To effectively deliver PAC-MAN to the lung where COVID-19 often does the most damage, the Stanford team turned to the Berkeley Lab’s Molecular Foundry, which has been working on lipitoids, a type of synthetic peptide that can deliver DNA and RNA into cells. As a result, they were able to reduce the amount of SARS-CoV-2 virus in solution by more than 90%. They are now planning animal trials with collaborators at New York University and Karolinska Institute in Sweden.
According to Michael Connolly, a principal scientific engineering associate at Berkeley Lab, combining an effective lipitoid delivery with CRISPR targeting could enable a very powerful strategy for fighting viral disease such as COVID-19 as well as against new viral strains with pandemic potential.
CRISPR is already being used in diagnosing COVID-19 by using the enzyme Cas13a to identify an RNA sequence that’s unique to SARS-CoV-2. The CRISPR-based test from Sherlock Biosciences that can diagnose COVID-19 in about an hour has been in use since May 2020.
Aside from using CRISPR to eliminate viruses, researchers are looking into using the gene-editing technology to eliminate HIV, the virus that causes AIDS, as well as for fighting influenza.
CSIC researchers target CRISPR tools to destroy the COVID-19 coronavirus genome
Meanwhile, a team of researchers from the Spanish National Research Council, or the Consejo Superior de Investigaciones Científicas (CSIC), is leading a project to use the CRISPR genetic editing tool with the aim of destroying the RNA genome of the coronavirus SARS-CoV-2, which has caused the Covid-19 pandemic.
Most types of CRISPR tools are capable of cutting DNA through a programmable scissor-like protein called Cas which cuts the genome of any species at specific targets simply by being guided by a small RNA molecule, the intermediary nucleic acid that usually transports the genetic information from the nucleus to the cytoplasm of the cell, where the proteins will be produced.
The lead researcher, geneticist Lluís Montoliu, stated that their project aims to utilize the Cas13d protein that is capable of directly cutting RNA, and not DNA, in a very specific way.
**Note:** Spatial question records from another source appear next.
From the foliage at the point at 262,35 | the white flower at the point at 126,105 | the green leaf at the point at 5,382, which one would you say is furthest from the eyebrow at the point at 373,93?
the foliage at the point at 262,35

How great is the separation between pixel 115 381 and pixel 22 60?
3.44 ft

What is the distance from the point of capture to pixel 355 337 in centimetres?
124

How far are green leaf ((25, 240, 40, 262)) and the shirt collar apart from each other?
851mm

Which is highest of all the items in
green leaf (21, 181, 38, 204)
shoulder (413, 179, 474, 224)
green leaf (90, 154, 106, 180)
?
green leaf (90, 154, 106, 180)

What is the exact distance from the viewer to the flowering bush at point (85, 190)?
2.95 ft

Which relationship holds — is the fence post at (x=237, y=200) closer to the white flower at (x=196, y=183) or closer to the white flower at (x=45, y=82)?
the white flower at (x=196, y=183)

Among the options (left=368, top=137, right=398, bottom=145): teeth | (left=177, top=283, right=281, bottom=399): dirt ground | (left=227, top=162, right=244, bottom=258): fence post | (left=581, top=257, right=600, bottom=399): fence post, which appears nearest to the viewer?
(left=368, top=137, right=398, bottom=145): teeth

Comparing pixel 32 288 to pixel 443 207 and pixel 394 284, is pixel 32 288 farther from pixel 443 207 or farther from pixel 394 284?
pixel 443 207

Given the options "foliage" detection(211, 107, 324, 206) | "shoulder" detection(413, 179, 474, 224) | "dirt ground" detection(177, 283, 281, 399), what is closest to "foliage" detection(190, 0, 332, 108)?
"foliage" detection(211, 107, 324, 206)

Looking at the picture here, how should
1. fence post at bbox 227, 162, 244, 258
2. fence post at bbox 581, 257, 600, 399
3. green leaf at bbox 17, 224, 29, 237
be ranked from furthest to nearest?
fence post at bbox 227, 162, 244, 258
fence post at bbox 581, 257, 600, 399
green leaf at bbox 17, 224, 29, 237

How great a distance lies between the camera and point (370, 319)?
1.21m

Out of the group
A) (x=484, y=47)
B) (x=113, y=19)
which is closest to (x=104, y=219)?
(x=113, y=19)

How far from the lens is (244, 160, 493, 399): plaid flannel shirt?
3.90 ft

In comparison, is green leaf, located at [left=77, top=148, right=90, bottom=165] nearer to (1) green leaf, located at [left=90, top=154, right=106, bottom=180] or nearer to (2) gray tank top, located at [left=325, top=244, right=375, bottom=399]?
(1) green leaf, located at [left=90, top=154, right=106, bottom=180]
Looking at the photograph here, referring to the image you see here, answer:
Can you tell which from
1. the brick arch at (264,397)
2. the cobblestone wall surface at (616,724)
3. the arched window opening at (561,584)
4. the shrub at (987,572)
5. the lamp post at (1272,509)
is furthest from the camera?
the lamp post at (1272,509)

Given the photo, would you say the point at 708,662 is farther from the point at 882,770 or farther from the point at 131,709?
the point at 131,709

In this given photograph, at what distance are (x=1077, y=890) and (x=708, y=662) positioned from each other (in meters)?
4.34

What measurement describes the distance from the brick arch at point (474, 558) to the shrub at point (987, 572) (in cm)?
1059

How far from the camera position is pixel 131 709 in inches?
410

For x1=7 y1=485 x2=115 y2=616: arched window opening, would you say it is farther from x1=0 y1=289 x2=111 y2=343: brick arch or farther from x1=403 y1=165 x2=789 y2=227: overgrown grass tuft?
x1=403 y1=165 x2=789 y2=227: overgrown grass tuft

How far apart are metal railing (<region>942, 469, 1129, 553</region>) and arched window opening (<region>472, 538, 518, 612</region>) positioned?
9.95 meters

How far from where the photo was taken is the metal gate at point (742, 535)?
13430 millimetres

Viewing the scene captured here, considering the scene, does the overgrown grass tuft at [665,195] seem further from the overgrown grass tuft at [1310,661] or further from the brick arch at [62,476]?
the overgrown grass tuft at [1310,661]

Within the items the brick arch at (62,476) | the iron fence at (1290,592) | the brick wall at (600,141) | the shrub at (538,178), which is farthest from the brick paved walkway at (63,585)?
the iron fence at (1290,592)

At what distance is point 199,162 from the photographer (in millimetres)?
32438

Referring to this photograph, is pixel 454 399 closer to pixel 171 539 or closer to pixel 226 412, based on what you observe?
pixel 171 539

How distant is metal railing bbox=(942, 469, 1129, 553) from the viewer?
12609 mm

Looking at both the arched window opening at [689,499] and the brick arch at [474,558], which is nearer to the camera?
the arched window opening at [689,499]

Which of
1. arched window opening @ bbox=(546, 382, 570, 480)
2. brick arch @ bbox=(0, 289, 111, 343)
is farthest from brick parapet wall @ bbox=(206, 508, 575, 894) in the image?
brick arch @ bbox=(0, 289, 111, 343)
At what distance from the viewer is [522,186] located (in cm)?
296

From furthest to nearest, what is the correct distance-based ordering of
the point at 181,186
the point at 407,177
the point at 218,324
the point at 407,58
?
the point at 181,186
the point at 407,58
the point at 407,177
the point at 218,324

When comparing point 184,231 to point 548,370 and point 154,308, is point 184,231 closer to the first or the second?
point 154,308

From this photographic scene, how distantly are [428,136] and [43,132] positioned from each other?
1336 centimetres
If the genome of the SARS-CoV-2 coronavirus which causes COVID-19, is an RNA molecule, programming one of the Cas13d proteins, with a guide of RNA complementary to the coronavirus genome to cut it and destroy the cell.
Together with his team Dolores Rodríguez Aguirre (CNB-CSIC), Miguel Ángel Moreno Mateos (CABD-CSIC-UPO) and Almudena Fernández, CIBER-ISCIII, will be using the CRISPR molecular ‘scissors’ to directly attack the heart of the coronavirus, its RNA genome, to destroy it without disturbing any of the other RNA molecules in the cell, which are necessary for it to continue functioning.
The project will test the functionality and non-toxicity of CRISPR reagents in zebrafish embryos, then they will be tested against RNA viruses and finally, they will be tested against cells infected with the current coronavirus. If the therapeutic strategy is successful, the next step would be to test it on mice.
The project brings together researchers from the CNB-CSIC, the Centro Andaluz de Biología del Desarrollo (CABD-CSIC-UPO) and the CIBER-ISCIII. It is funded by the CSIC through the Global Health Platform.